Year-to-date ambulance dispatch numbers from the Hudson Fire Department are trending to reflect an increase of last year.  The Hudson Police Department’s numbers state that 27 people have been arrested (through June 30) for heroin.

“This epidemic is creating a huge cost not only to the families of those addicted to heroin, but to the community, first responders, hospitals, insurance companies, as well as to those who have had a crime committed against them due to an addict’s need for money to buy heroin,” stated Hudson Police Chief, Jason Lavoie.

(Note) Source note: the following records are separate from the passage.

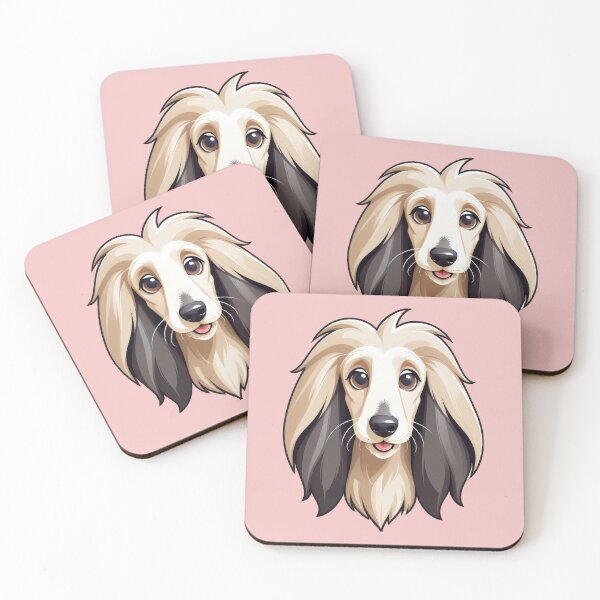 Item preview, Pretty Afghan Hound designed and sold by Bilisik.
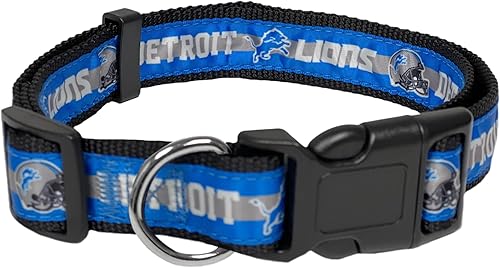 Miniatura 103 de Pets First Collar para perro de la NFL 32 equipos NFL disponibles en 4 tamaños. Collar de PET NFL resistente, fuerte y duradero. Equipo de fútbol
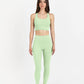 ELECTRIC LEGGINGS AVOCADO GREEN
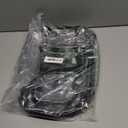 Clear Backpack Stadium Approved with Adjustable Reinforced Straps, 3 in 1 Clear Crossbody Bag for Festivals and Games (Black)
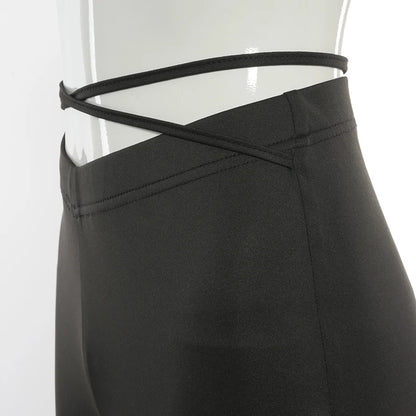 Flare Pants Noir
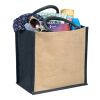 Medium Jute Gift Tote Navy | No Imprint | not available | not available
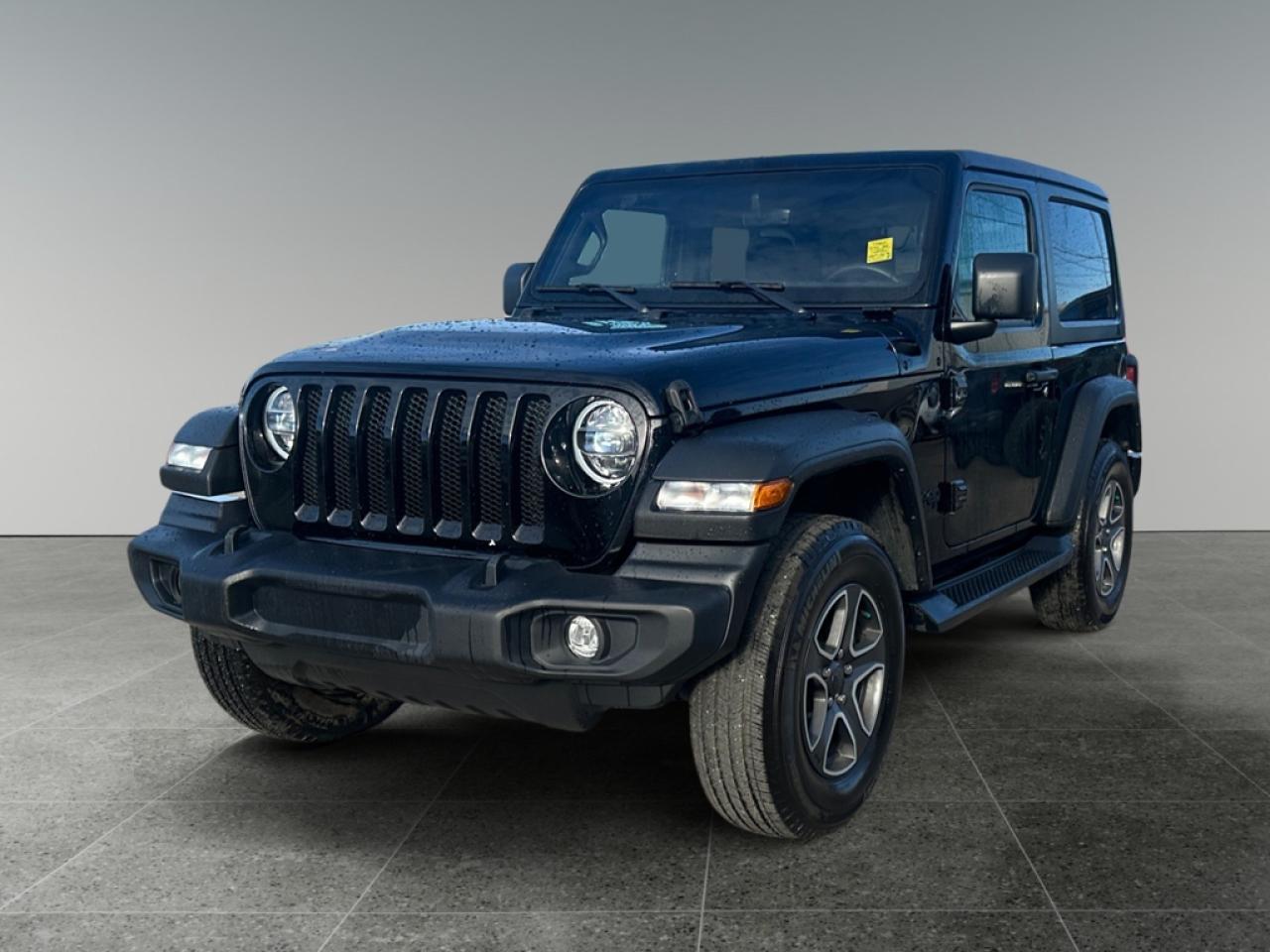 Used 2022 Jeep Wrangler Sport - Android Auto -  Apple CarPlay for sale in Saskatoon, SK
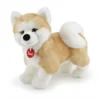 akita ascanio - peluche taglia m 35cm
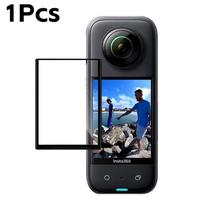 Tempered Glass Film for Insta360 One X3 Sport Action Camera HD Clear Screen Protector Camera Film Glasses Protection Accessories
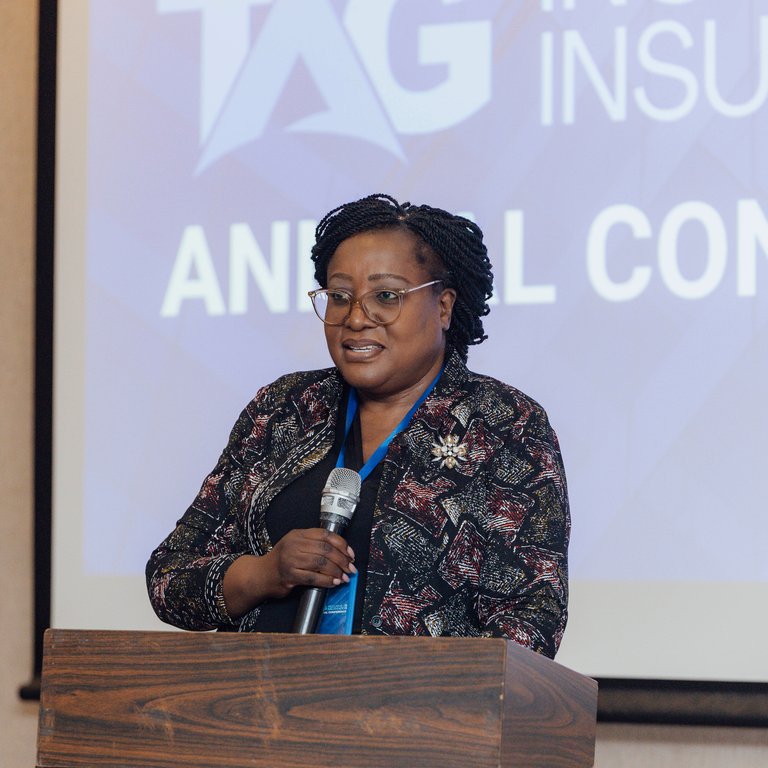 Namakau Ntini, Registrar and CEO of the Pensions and Insurance Authority of Zambia:
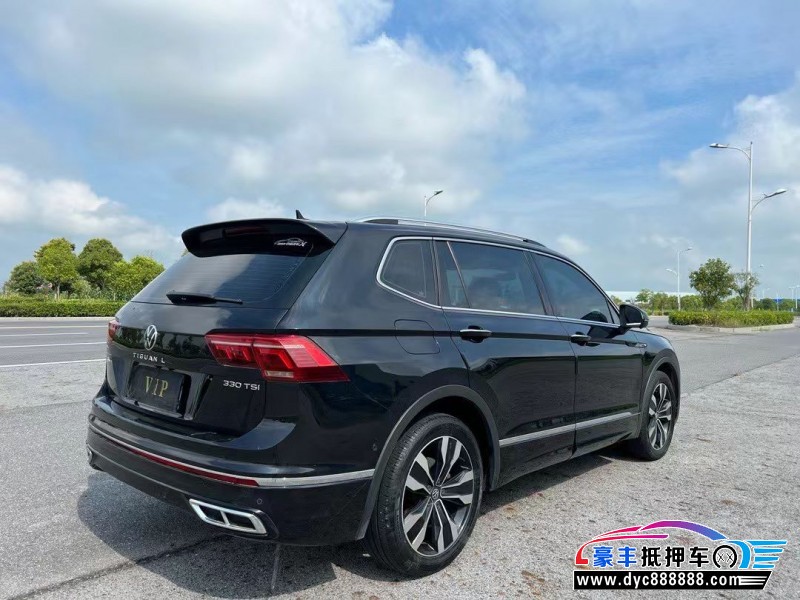 22年大众途观L轿车抵押车出售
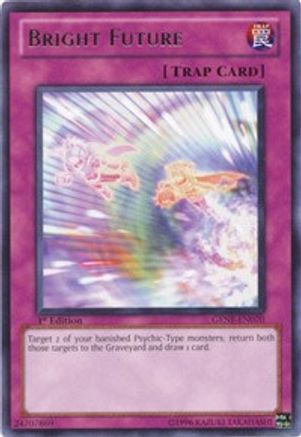 Bright Future (GENF-EN070) - Generation Force 1st Edition - Premium Yugioh Single from Konami - Just $0.25! Shop now at Game Crave Tournament Store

NH ranks number one in the nation for opioid abuse and 49th in the nation for the ability to give treatment to those who are addicted.  “NH has the ability to treat only 6 percent” was reported at the community discussion on May 6.

“Addiction is a lifelong struggle,” commented Michael Gallagher, director of Behavioral Health Services at Southern Medical Center.  “The old system of a 28 day recovery system needs to be changed.  We have a new way of thinking.  When those who are addicted join our program, we treat them like family.”

Philip W. Sullivan, MD, medical director of Inpatient Behavioral Health Services, stated, “We can roll patients back and forth between our two programs seamlessly.  Should a patient have a relapse once discharged, we are positioned to accept them back into the program easily.”

“We establish a foundation for life-long sobriety,” explained Dr. Sullivan.  “We will soon have 18 inpatient detoxification beds when we increase our census to accommodate our community’s needs.”

According to Senior Addictions Clinician and Program Manager Lori Magoon, “There is such a desperate need in Nashua, and Hudson is a major part of our service area.  Along with my co-worker, Jessie Cannon, we provide hospitals the opportunity to open more space in the emergency rooms.  We have specific training and education not only to evaluate, but to also partner with medical professionals on the correct course of treatment for those who are addicted.”

Dr. Sullivan stressed the importance of a support system.  “People do not know how to live sober,” stated Dr. Sullivan, MD.  “And they don’t know how become sober.  We treat every patient as family, and we help those addicted change their priorities.  We help them change their priorities from drugs to a foundation of life-long sobriety.  We care.”